TPMs have been a requirement on PCs since at least 2016 I think, and in reality most came with them before that too (but there's a v1 vs v2 difference).
> a 1.X version of the TPM. In theory it performs just as well as TPM 2.X but they will not be supported because, again, I will not be able to use my own keys.
This is all wrong. TPM 1.2 uses SHA1 for everything which is a broken hash function so there is a major difference in robustness between them. That's why TPM 1.2 is being phased out. It has nothing to do with "using your own keys" which is out of the domain of what TPMs do anyway, TPMs are always owned by the device user. You're thinking of firmware boot signing and other things that are separate to the TPM chip but even there, you can use your own signing keys.

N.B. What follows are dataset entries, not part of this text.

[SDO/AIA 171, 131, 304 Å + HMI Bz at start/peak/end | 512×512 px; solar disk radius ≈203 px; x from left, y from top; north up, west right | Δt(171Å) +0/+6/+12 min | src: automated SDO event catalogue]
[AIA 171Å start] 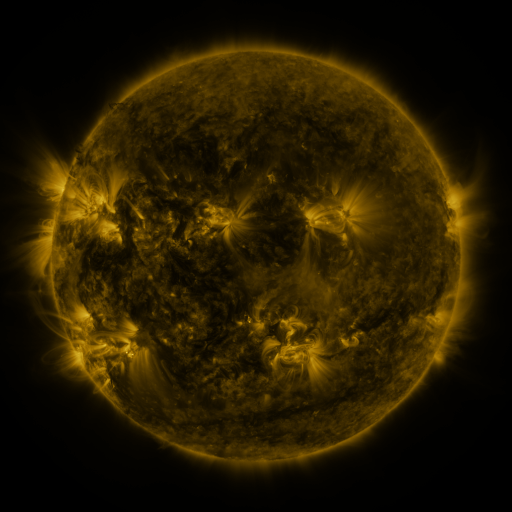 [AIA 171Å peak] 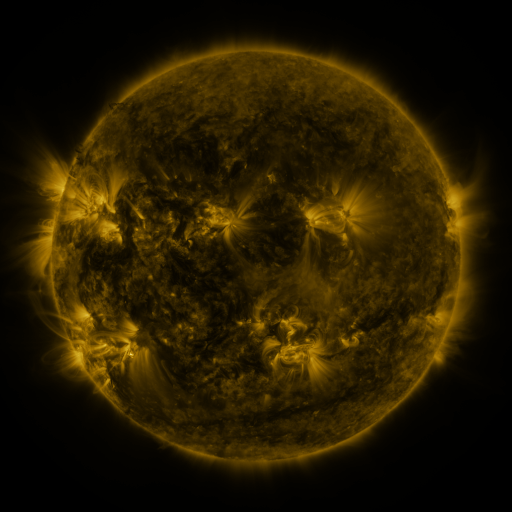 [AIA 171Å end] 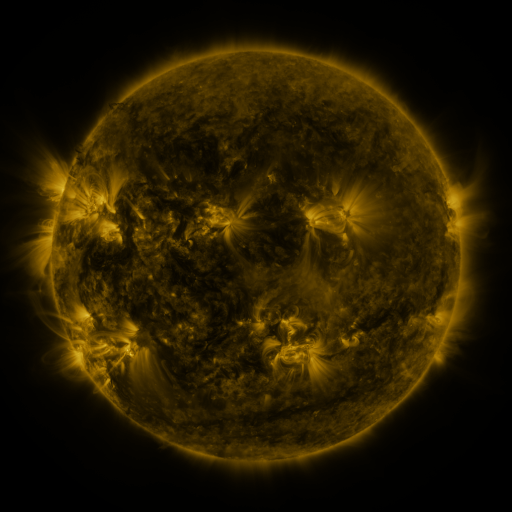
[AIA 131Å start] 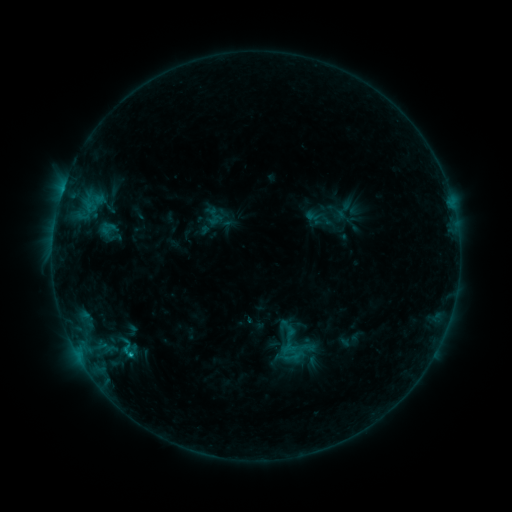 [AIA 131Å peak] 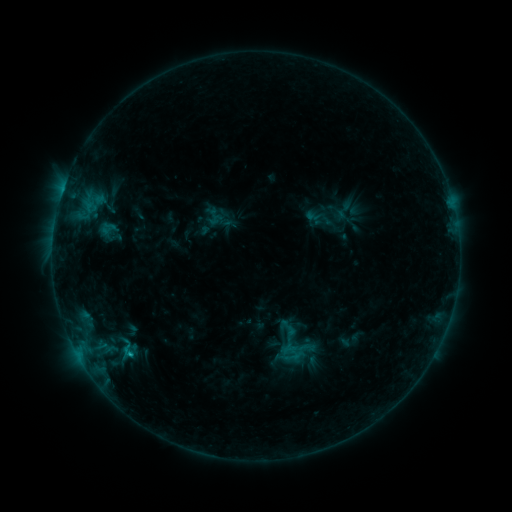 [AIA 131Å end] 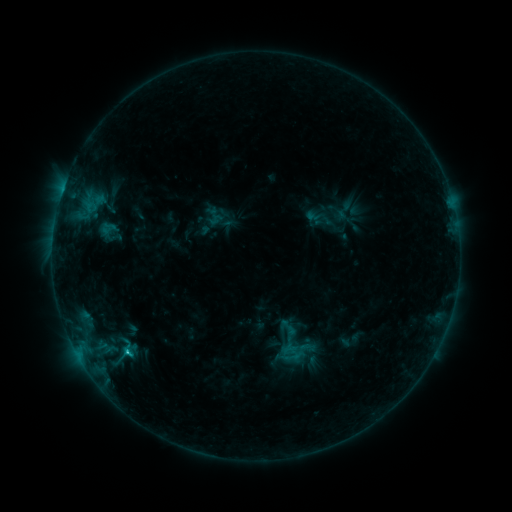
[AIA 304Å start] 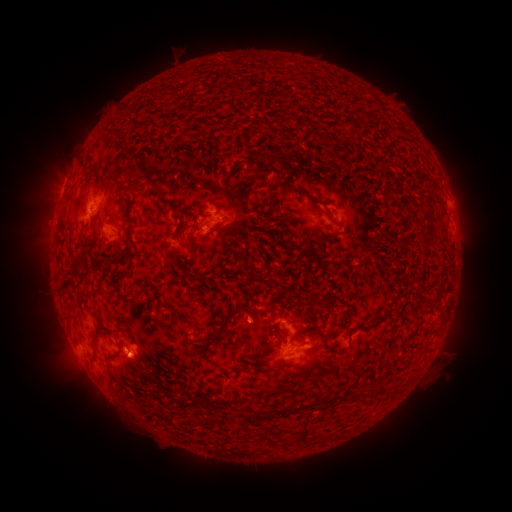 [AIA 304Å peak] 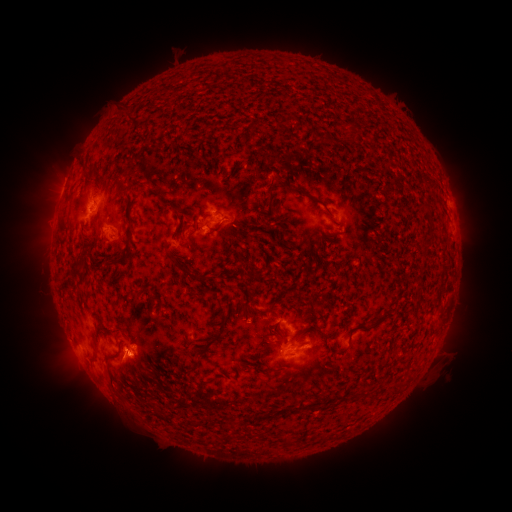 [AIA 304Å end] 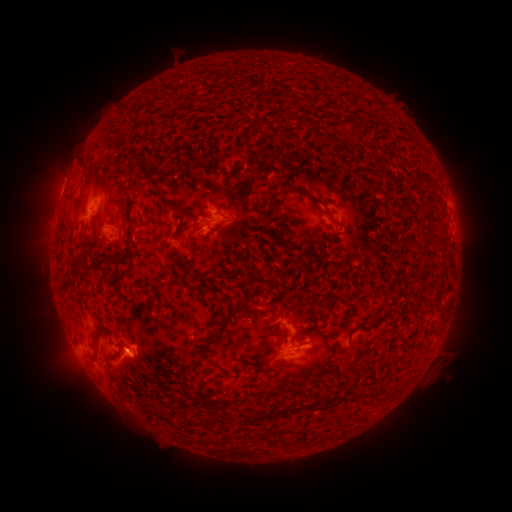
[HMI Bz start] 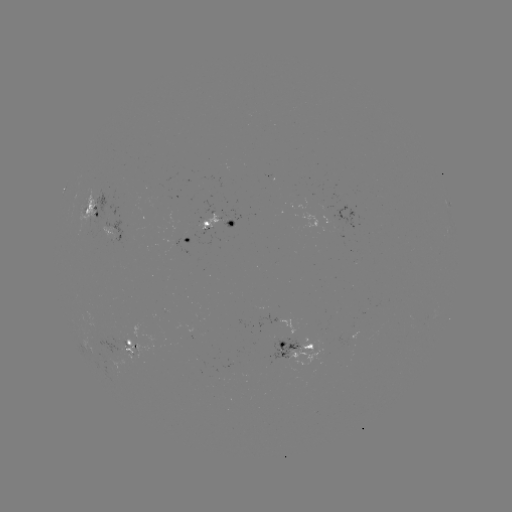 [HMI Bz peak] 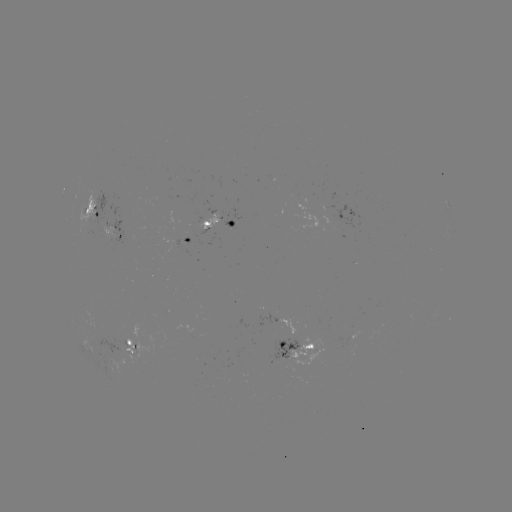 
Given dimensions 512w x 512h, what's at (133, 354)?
eruption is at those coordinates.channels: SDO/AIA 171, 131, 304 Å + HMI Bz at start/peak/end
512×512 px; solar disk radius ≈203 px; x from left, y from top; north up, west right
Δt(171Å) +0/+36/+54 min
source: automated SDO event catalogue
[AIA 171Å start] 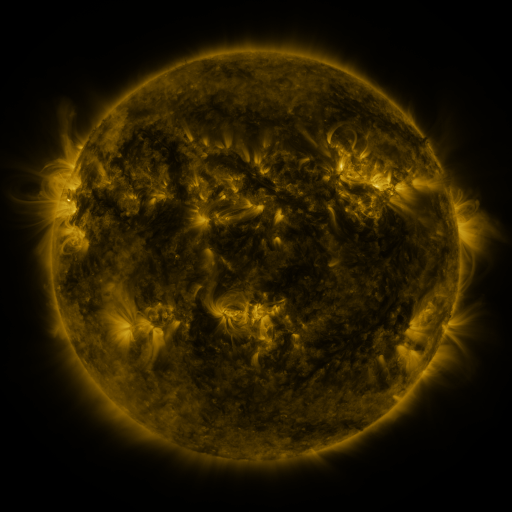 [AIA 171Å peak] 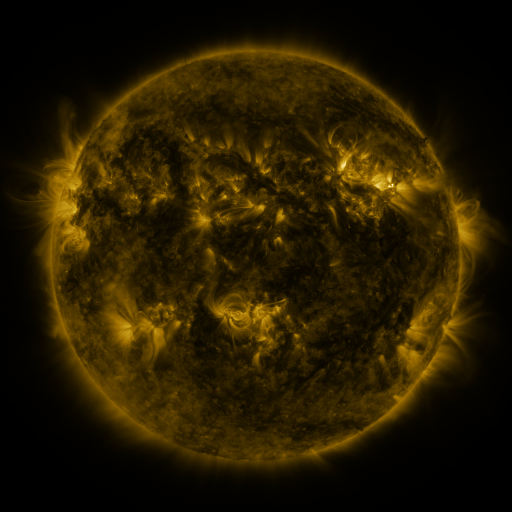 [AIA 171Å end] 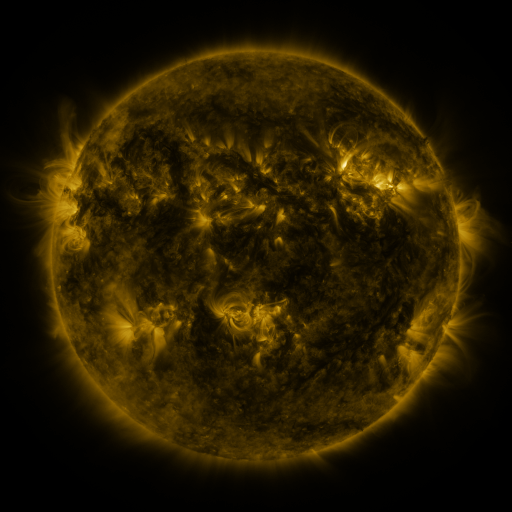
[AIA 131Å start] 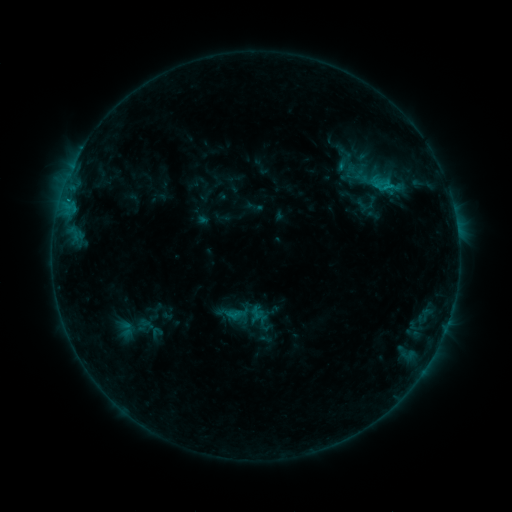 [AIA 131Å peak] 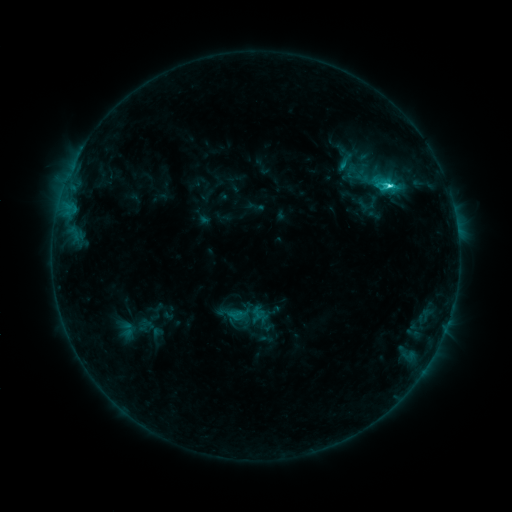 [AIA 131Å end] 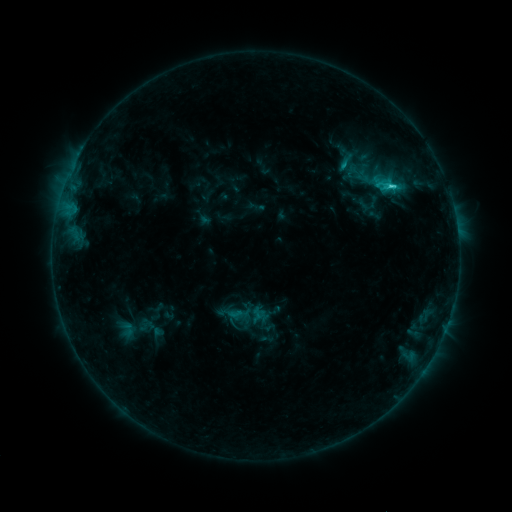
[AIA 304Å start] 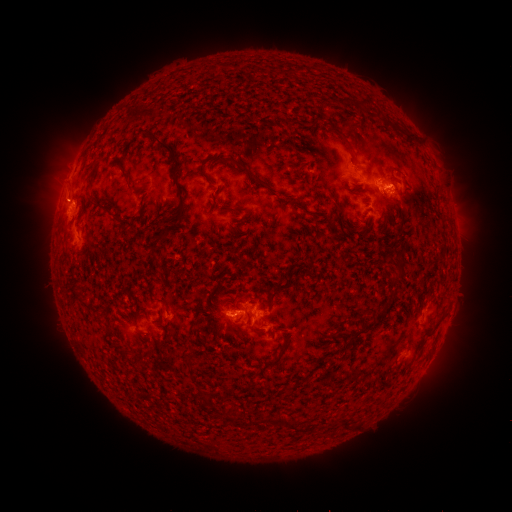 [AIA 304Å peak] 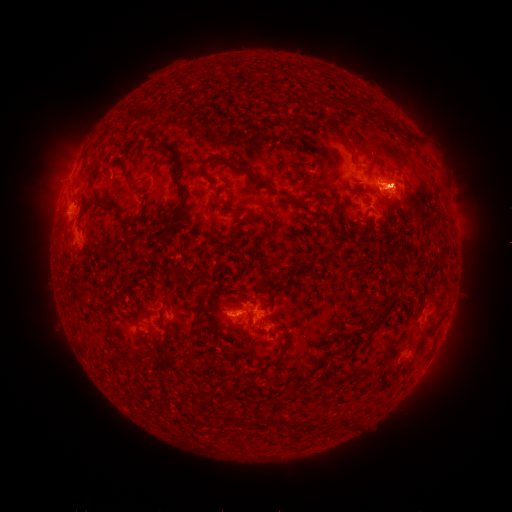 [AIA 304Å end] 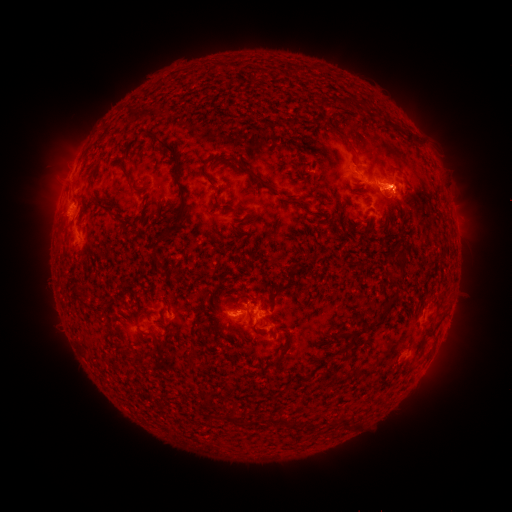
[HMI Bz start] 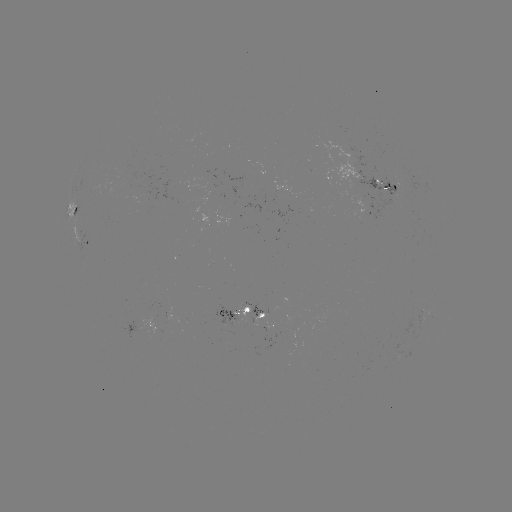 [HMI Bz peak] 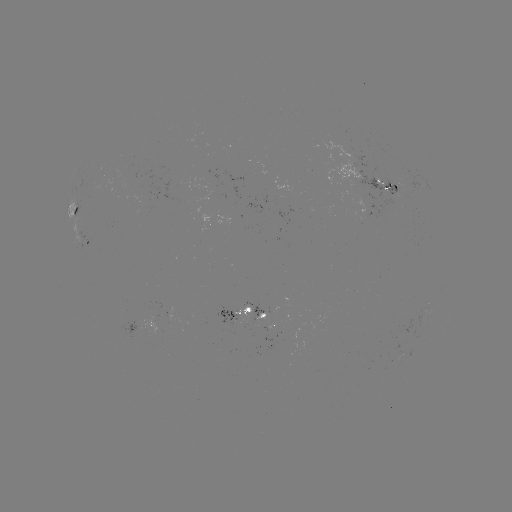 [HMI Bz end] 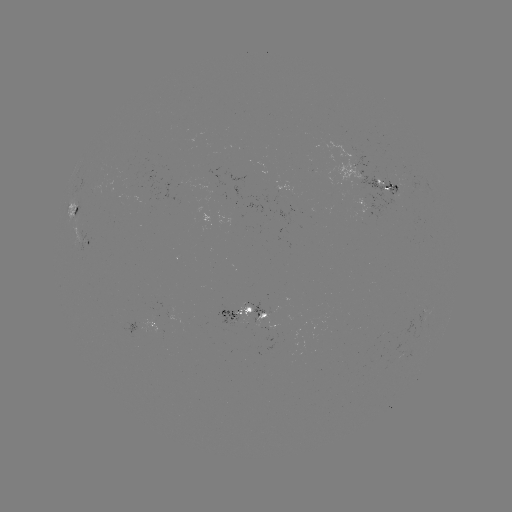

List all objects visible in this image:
C2.9 flare: (388, 189)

This choice will still render a ton of devices basically e-waste for no real good reason
> No reason
Using broken encryption is quite a decent reason.
It is considered broken because there is a faster way than simple brute force to create a collision. The currently know approach is still computationally expensive.
It is correct to call it broken, but I don't see the implications for TMP at all. TPM is shitty tech in the first place in my opinion, but aside from that there is little practical relevance.